Airlines adjusting in response to FAA requirement post Ethiopia crash

  • Associated Press

    An Air Canada Boeing 737 Max 8 aircraft is parked next to a gate Wednesday at Trudeau Airport in Montreal.

KAILUA-KONA — Two airlines confirmed to have used Boeing 737 Max aircraft to fly to Ellison Onizuka Kona International Airport at Keahole said they’re making arrangements to minimize disruptions following federal regulators’ decision to ground the planes nationwide.

More than 40 countries already announced groundings of the aircraft, according to a report by Bloomberg, coming amid safety concerns following a crash Sunday in Ethiopia that killed everyone aboard.


The Federal Aviation Administration said Wednesday it made the decision to ground Boeing 737 Max aircraft operated by U.S. airlines or in U.S. territory as a result of “new evidence collected at the site and analyzed today.” The grounding will remain in effect “pending further investigation” to include a review of the aircraft’s flight data recorders and cockpit voice recorders.

In a message to Hawaii Visitors and Convention Bureau members, director of membership Karen Wataru Nakaoka said the grounding will affect a total of 59,040 seats on flights to the state throughout March.

While that number wasn’t broken down island-by-island, the list of impacted flights included three Kona routes on two airlines: Air Canada’s Kona-Vancouver flights and United Airlines’ Kona-Los Angeles and Kona-San Francisco routes.

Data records
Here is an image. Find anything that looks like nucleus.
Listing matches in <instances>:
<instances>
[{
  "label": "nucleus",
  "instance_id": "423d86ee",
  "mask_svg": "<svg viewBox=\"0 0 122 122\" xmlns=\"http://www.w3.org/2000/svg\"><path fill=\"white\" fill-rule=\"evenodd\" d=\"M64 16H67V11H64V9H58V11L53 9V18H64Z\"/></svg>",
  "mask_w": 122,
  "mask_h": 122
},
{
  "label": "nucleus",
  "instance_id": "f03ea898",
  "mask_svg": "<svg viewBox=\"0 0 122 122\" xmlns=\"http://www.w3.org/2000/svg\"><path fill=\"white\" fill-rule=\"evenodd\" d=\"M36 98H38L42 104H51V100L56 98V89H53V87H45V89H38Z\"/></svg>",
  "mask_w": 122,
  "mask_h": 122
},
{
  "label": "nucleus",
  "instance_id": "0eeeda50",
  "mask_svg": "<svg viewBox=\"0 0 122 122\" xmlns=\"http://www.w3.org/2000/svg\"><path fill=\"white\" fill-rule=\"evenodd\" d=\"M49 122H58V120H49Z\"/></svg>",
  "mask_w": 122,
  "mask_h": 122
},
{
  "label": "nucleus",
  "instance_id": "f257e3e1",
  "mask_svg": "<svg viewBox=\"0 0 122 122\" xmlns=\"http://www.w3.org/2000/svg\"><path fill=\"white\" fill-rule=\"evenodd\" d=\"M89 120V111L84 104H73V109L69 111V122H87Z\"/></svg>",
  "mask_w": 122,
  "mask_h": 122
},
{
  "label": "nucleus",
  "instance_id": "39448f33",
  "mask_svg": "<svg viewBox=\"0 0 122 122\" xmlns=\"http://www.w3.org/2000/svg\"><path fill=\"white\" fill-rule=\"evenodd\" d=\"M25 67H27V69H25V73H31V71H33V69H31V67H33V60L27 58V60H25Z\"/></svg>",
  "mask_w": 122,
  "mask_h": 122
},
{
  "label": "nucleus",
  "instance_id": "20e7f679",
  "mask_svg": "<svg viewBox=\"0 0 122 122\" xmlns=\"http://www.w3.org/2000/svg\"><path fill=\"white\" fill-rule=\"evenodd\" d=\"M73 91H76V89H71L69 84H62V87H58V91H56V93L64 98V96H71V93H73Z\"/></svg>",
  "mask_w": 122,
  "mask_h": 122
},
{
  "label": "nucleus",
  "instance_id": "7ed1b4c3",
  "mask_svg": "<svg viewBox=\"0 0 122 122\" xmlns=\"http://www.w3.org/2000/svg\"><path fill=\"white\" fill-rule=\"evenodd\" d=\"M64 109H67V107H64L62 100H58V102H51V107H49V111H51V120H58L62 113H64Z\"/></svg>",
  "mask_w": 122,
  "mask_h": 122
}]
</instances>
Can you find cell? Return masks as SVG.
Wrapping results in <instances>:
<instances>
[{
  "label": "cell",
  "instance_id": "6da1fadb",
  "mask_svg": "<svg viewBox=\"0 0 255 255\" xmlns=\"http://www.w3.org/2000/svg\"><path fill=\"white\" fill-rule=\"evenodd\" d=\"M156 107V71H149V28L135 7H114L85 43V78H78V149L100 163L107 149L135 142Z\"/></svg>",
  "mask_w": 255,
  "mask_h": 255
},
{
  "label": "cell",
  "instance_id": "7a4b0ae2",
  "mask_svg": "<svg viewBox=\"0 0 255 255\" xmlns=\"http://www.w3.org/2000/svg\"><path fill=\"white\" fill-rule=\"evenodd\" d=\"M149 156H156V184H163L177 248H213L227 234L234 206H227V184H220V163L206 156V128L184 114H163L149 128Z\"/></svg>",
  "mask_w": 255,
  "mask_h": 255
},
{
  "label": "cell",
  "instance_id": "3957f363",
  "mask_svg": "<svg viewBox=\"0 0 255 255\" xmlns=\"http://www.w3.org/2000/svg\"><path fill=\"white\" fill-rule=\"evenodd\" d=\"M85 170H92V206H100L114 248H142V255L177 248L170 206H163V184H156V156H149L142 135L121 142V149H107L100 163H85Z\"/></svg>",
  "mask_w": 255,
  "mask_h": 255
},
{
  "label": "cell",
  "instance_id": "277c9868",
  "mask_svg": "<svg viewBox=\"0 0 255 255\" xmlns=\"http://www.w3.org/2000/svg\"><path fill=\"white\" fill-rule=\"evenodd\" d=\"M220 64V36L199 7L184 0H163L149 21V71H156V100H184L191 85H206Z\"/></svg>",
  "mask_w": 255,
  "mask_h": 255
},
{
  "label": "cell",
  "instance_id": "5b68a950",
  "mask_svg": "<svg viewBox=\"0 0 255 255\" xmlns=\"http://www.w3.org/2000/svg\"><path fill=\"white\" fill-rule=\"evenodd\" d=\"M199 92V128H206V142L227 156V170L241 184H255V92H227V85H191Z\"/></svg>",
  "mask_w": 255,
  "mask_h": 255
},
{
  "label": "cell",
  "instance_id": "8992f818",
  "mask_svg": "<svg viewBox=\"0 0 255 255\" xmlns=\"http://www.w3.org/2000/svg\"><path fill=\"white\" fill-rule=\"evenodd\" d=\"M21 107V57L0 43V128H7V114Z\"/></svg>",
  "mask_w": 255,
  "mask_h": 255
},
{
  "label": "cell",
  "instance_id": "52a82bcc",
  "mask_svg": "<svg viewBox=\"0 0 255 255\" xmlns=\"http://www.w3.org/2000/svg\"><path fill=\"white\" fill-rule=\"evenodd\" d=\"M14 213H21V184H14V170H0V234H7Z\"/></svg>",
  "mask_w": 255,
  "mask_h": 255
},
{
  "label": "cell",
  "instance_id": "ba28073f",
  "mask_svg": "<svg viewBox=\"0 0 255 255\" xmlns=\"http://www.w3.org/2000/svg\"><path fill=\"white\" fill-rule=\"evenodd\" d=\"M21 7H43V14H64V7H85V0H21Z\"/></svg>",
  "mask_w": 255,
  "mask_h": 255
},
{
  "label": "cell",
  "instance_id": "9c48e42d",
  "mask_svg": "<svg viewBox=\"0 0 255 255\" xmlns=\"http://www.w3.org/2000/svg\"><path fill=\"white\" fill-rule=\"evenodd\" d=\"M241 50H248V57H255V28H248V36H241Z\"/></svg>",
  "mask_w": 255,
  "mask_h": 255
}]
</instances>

> _REQUIRED WORK_
Reproduce the passage of the news article about the Boeing 737 Max grounding from "Airlines adjusting in" to "the planes nationwide.", word for word.

> _RESULT OF THIS EXERCISE_
Airlines adjusting in response to FAA requirement post Ethiopia crash

  • Associated Press

    An Air Canada Boeing 737 Max 8 aircraft is parked next to a gate Wednesday at Trudeau Airport in Montreal.

KAILUA-KONA — Two airlines confirmed to have used Boeing 737 Max aircraft to fly to Ellison Onizuka Kona International Airport at Keahole said they’re making arrangements to minimize disruptions following federal regulators’ decision to ground the planes nationwide.